▶ [TASK PROMPT] Reproduce verbatim the passage of the financial notes text that begins with the words "The proposed settlement would" and ends with "and court approval.".

▶ [EXTRACTED TEXT]

- - - - - - -

Dual presentation of primary and fully diluted earnings per share is not
shown on the face of the income statement because the differences are
insignificant.


7. Convertible Subordinated Notes

During December 1996, the Company completed an offering of $300 million
of convertible subordinated notes.  The notes bear interest at six
percent, mature in December 2003, and are convertible into shares of the
Company's common stock at $24.219 per share.  Expenses associated with the
offering of approximately $9.3 million are deferred and included in deposits 
and other assets.  Such expenses are being amortized to interest expense over
the term of the notes.

8. Commitments and Contingencies

As of December 28, 1996, the Company is contingently liable for MiCRUS and
Cirent equipment leases which have remaining payments of approximately
$625 million, payable through fiscal 2002.

During December 1996, the Company and certain of its current and former
directors and officers, reached an agreement in principle which, if approved,
would settle all pending securities claims against the Company for an
aggregate sum of $31.3 million, exclusive of interest, $2.3 million of which
will be paid by the Company with the remainder being paid by the Company's
insurers.  The Company recorded the $2.3 million as "other expense" in the
quarter ended December 28, 1996.

The proposed settlement would include the amendment of the federal class 
action filed in 1995 to include claims pending in the State court with the 
intent that the settlement would have the effect of extinguishing the State 
court claims.  The proposed settlement is subject to a number of 
contingencies, including the agreement to and execution of a definitive 
agreement and court approval.

- - - - - - -

[Spatial reasoning dataset excerpts]
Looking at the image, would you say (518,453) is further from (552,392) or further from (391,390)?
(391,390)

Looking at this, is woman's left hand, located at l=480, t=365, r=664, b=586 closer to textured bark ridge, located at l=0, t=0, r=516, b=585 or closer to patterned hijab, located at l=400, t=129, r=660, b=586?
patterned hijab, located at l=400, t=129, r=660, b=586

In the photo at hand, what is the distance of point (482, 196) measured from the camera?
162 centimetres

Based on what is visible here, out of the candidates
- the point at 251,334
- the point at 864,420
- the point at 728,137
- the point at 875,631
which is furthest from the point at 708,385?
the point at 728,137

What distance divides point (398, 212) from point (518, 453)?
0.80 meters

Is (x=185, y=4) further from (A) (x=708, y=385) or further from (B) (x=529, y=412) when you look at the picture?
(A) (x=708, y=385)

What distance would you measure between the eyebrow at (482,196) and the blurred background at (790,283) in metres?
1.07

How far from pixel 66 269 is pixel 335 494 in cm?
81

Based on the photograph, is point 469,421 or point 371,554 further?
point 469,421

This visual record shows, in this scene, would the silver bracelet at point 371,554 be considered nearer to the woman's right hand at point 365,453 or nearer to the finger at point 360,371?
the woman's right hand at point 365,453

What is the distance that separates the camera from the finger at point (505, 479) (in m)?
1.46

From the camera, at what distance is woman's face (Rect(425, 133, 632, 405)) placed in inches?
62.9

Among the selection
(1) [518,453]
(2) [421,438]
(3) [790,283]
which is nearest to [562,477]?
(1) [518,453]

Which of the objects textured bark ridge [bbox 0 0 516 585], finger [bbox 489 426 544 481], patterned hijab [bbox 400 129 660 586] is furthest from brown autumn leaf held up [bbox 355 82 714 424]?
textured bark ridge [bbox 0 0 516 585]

- - - - - - -

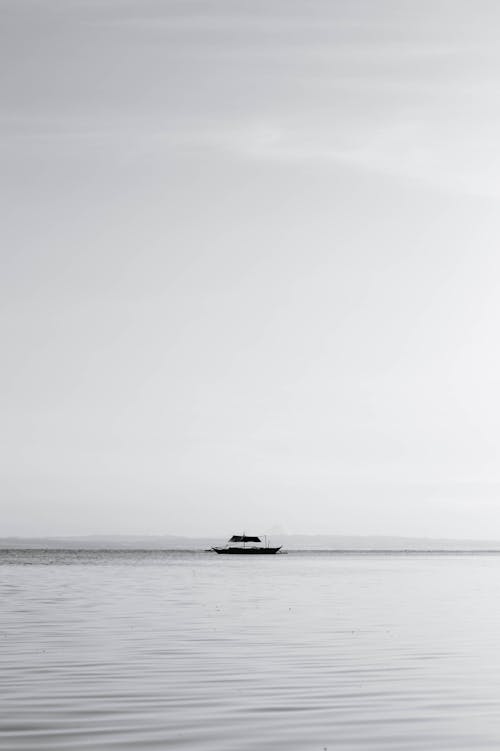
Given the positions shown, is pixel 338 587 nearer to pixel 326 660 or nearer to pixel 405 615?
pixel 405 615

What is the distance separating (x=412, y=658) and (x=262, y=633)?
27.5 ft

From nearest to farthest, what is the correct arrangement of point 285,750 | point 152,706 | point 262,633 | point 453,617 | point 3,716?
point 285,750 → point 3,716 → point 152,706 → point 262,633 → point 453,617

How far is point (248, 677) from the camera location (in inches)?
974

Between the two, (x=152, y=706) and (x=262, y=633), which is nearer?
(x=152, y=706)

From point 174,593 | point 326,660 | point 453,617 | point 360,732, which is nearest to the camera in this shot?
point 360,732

- - - - - - -

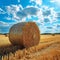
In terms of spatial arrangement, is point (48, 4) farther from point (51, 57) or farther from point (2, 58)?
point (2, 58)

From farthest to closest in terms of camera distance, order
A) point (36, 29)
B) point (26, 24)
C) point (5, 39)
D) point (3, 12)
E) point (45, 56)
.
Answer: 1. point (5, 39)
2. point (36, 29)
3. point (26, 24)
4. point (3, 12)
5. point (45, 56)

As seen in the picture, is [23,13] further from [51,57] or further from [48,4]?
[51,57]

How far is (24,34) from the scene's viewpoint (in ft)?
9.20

- - - - - - -

▶ [SOLUTION TO THIS PROBLEM]
The proposed settlement would include the amendment of the federal class 
action filed in 1995 to include claims pending in the State court with the 
intent that the settlement would have the effect of extinguishing the State 
court claims.  The proposed settlement is subject to a number of 
contingencies, including the agreement to and execution of a definitive 
agreement and court approval.